The Irish Times view on property tax: efficient and progressive
Taxing property and inheritances remain the most effective way to tax wealth in Ireland – politicians across the board tend to have problems with either, or both
Property is an appropriate base for a tax which funds local authority services – and it is a tax that is common in other countries. Photograph: Alan Betson
The Government is correct to announce a reform of the local property tax and to put the tax on a more sustainable footing. It was introduced in 2013 to broaden the tax base and introduce a sustainable source of funding for local authorities. These remain important goals – particularly given uncertainty over the trend in corporation tax and a likely long-term decline in motor taxes due to a move to electric vehicles. If the local property tax had not been reformed now, it risked falling into irrelevance, or facing a legal challenge which could have undermined it completely.
Property is an appropriate base for a tax which funds local authority services – and it is a tax that is common in other countries. The local property tax is progressive as people in bigger houses tend to have higher incomes and in any case tax levels rise with house values . There are deferral options for low-income households.
No tax is perfect, but the local property tax is relatively straightforward and an efficient collector of modest enough revenues. The bands have been widened and the rate cut to limit the impact of the reform on people’s pockets. The opposition of many on the left to the principle of the tax is odd and looks opportunistic given that houses are the main source of wealth for Irish people – and that the tax take on more expensive properties is much higher than for more modest homes.
Many Opposition parties favour a wealth tax but oppose the local property tax. Taxing property and inheritances remain the most effective way to tax wealth in Ireland – politicians across the board tend to have problems with either, or both.
There are other measures in the Government’s latest package to try to put the tax on a more sustainable basis. In future, revaluations will take place every four years. New houses sold between valuation periods will be chargeable for the tax from the year after purchase. Also, houses built since 2013 will be brought into the tax net for the first time. They had previously been excluded due to an anomaly in the rules, creating clear unfairness. Their inclusion is the main reason why the annual yield from the tax is due to rise from €480 million this year to €560 million next year.

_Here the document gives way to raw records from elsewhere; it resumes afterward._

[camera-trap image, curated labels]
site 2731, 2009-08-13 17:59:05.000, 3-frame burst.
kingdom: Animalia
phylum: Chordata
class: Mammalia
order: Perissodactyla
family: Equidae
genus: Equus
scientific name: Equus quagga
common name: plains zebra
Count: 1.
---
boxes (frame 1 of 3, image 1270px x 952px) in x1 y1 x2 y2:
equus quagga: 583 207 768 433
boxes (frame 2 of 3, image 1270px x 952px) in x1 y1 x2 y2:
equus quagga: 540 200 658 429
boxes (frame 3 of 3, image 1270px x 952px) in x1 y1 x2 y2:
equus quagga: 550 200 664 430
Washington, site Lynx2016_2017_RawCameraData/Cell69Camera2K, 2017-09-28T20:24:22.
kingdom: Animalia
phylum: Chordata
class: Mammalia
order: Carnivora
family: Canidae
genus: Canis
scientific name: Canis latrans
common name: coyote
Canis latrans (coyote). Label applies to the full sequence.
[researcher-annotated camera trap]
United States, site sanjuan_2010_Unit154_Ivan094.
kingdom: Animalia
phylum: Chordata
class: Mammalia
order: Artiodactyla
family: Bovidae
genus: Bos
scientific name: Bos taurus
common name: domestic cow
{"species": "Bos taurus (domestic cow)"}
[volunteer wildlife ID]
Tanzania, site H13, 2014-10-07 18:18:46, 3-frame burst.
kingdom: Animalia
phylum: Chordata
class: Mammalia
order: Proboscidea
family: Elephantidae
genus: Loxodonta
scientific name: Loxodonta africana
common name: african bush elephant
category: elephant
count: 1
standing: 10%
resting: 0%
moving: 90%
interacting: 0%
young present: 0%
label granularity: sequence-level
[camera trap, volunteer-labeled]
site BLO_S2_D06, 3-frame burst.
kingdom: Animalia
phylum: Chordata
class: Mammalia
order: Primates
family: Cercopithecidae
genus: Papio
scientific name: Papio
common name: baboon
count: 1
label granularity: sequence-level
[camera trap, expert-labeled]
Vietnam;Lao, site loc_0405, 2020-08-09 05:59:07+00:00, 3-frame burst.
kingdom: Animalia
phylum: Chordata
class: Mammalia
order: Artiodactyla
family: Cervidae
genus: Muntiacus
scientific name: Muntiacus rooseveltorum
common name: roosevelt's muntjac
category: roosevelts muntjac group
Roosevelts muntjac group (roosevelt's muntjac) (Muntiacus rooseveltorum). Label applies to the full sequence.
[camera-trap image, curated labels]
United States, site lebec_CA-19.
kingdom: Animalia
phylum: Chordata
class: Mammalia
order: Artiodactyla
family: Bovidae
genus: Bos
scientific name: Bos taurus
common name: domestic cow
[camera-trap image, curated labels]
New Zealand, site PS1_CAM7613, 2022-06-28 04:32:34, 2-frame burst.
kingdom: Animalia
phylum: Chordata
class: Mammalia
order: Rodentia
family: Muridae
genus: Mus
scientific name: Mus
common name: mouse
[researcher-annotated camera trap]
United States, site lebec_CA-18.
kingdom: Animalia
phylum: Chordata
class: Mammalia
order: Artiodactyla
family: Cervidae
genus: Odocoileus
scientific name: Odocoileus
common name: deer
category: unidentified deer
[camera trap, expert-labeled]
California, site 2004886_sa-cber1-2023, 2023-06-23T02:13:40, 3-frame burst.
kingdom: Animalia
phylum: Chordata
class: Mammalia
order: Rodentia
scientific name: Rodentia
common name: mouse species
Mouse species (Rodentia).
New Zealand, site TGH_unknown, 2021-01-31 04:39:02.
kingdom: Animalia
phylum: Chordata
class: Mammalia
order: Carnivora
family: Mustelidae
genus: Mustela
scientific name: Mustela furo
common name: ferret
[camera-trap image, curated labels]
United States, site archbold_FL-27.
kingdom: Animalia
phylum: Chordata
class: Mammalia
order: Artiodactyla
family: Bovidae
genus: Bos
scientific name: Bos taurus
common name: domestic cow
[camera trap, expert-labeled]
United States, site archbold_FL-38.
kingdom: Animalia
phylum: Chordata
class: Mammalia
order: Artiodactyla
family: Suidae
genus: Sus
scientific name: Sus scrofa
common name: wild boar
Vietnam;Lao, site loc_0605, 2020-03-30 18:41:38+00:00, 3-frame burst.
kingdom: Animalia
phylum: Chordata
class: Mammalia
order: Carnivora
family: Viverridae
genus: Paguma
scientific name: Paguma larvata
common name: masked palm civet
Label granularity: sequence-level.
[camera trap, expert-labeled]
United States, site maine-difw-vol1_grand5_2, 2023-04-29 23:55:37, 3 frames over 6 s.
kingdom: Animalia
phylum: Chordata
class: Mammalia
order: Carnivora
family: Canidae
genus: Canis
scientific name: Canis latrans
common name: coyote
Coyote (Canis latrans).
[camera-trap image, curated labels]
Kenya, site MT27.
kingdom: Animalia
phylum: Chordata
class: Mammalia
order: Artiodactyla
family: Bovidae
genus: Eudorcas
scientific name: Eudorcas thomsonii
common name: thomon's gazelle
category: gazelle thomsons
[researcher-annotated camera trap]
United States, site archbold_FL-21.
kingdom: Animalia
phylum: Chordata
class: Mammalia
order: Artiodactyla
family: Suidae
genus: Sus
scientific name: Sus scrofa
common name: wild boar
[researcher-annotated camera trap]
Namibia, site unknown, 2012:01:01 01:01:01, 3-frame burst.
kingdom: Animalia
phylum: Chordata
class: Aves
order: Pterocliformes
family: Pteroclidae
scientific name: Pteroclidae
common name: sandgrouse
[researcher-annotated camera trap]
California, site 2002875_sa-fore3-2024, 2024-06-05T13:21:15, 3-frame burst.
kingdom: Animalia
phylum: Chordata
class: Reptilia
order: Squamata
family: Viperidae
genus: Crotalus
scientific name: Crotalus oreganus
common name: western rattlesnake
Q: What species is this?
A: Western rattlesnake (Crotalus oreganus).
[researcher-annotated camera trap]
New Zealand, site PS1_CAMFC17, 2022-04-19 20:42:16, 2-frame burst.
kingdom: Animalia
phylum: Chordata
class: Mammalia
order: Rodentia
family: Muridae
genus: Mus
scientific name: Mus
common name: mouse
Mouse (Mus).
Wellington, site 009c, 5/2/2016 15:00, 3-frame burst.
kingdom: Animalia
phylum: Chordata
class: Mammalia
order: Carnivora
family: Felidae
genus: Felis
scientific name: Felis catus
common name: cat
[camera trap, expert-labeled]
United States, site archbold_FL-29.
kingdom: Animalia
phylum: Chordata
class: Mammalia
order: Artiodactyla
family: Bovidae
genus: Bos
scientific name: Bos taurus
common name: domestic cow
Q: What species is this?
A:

The fractious debate over the property tax is a marker for what is to come. Higher carbon taxes are in prospect. Senior Ministers are also hinting at an improvement in general welfare entitlements and an increase in PRSI to help pay for it.
A range of expert bodies have pointed to the likely need for wider tax increases to pay for higher government spending in the years ahead. The local property tax row is only the start of a debate to come on how to fund a bigger role for the State in the economy. Making the link beween taxes and services is a vital part of this debate and, on the evidence of the property tax debate, not an easy one.